>> BEGIN Extracted text

This is the last stop before: - turning off all consumer electronics, including digital and many analog cameras. - we go into the restricted area - through a barrier gate.
Oddly, this display is in the highly protected radio free zone. It is a real full scale model of 4 segments the mirror. Another view. There are about 2,000 segments in the real mirror. An actuator
It turns out this is a maintenance day - later some ?painters? started rappelling down from the right side of the dish. The guide says that it takes 6 minutes for the massive assembly to turn 1/2 circle. This explains the benefit of the more expensive offset design. (Executive summary: reduced defraction due to no metal supports in the RF path gives much lower system noise level.) We are standing at W -79.838459, N 38.432032
This is a giant machine - some say the largest, heaviest movable land object.
"High Tech :-))" Tour time
We are met at the Visitor's Center by a Receiver Engineer - The big deal is to make/obtain stable ultra low noise receivers. This guy must be in the heat of the battle.
We head for the R&D building, we can use regular digital cameras :-))
This is our High Tech tour guide, taking us by someone else's lower frequency receiver. This place is techie heaven, just gotta be - hardware of "all" descriptions all over the place.
Now we are in our tour guide's work/play area. I shouldn't be so light hearted - low noise is never low enough - the customer always wants less noise. The best is not good enough :-(( This is the top section of "his" 18-22 GHz receiver.

>> END Extracted text

## Problems and tasks
(a) The tour text names a last stop before several things happen. List each of them.
(b) According to the tour text, how long does it take the massive assembly to turn half a circle?
Base your answers only on the tour text given above.

>> BEGIN Provided data

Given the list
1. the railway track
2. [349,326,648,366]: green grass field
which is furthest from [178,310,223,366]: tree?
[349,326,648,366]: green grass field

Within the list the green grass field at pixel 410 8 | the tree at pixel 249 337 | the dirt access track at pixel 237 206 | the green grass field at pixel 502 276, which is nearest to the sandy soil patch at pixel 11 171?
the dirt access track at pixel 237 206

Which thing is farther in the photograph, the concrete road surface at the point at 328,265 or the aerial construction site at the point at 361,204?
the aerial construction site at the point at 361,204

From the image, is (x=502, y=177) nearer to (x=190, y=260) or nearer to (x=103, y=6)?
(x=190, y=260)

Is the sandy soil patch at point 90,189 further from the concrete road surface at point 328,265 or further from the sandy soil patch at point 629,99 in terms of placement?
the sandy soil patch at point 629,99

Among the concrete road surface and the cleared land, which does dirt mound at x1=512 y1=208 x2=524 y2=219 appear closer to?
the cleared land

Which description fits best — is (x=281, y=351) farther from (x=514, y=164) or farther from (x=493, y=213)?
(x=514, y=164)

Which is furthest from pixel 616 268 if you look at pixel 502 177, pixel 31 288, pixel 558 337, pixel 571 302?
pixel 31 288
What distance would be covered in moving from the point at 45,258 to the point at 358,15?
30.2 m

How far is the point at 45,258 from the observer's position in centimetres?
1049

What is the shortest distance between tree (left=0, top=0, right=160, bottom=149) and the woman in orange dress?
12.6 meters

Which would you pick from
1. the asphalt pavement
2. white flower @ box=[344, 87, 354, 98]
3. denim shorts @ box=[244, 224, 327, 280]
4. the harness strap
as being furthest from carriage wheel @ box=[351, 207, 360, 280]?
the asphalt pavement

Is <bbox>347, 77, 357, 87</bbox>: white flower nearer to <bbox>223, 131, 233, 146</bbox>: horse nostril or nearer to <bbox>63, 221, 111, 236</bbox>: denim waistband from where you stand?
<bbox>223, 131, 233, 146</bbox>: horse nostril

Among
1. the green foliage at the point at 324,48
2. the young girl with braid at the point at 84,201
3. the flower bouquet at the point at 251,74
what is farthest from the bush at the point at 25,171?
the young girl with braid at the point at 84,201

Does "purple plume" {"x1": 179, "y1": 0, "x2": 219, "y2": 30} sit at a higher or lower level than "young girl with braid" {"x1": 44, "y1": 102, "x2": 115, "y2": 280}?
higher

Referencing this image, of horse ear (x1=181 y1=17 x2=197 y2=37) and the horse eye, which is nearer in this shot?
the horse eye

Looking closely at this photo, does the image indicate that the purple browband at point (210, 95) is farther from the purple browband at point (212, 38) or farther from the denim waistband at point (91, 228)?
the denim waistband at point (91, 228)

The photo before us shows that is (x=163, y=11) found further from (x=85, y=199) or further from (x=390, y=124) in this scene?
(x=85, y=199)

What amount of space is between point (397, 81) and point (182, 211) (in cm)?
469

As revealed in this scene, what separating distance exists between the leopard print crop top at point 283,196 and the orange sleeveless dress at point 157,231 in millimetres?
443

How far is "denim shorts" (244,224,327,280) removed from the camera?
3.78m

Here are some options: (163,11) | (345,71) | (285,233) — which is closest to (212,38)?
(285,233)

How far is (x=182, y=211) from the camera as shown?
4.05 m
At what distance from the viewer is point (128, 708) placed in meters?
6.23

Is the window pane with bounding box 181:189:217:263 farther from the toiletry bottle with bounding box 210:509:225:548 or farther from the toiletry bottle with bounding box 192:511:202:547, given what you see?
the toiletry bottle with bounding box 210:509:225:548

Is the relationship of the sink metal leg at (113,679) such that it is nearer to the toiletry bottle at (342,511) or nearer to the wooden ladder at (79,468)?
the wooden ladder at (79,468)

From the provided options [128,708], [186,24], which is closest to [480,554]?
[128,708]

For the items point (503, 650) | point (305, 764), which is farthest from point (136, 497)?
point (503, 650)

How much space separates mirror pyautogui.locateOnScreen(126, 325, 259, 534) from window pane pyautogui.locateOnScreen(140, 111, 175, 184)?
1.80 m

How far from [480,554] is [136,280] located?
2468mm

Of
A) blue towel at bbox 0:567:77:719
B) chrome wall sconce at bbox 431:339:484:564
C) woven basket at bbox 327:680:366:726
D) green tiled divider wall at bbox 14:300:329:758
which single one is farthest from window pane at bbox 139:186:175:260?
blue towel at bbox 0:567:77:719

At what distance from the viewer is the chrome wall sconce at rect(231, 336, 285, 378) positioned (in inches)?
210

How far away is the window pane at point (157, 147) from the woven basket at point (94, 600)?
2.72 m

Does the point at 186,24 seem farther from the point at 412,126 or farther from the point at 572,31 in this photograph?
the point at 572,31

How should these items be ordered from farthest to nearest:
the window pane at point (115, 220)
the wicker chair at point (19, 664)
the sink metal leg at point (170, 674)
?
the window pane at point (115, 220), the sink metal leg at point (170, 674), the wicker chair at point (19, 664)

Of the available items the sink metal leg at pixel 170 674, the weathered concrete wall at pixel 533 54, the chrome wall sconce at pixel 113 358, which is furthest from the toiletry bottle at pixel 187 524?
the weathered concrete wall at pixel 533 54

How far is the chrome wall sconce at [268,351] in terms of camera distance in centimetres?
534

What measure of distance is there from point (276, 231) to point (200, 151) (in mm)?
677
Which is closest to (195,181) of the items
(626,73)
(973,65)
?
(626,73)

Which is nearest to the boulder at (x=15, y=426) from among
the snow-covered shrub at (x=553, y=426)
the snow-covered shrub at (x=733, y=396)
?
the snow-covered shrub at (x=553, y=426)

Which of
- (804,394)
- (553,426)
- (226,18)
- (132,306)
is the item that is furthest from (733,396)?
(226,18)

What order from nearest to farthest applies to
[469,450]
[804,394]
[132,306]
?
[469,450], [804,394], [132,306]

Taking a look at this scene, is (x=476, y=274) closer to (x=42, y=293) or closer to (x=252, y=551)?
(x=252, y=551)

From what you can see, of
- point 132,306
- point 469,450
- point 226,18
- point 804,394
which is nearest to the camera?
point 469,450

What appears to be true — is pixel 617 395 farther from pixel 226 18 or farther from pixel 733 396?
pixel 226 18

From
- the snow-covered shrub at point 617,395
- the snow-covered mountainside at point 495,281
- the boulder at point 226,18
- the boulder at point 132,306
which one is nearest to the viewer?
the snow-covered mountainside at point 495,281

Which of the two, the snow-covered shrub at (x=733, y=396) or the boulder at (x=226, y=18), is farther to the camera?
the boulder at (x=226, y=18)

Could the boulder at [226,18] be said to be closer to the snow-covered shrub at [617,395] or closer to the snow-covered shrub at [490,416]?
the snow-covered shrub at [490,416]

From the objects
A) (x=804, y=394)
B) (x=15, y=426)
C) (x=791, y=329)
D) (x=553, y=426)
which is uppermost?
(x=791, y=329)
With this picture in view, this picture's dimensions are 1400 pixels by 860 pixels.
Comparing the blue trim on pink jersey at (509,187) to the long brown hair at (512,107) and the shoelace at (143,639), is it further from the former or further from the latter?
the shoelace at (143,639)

>> END Provided data

## Results
(a)
- Turning off all consumer electronics, including digital and many analog cameras
- Going into the restricted area
- Passing through a barrier gate

(b) 6 minutes.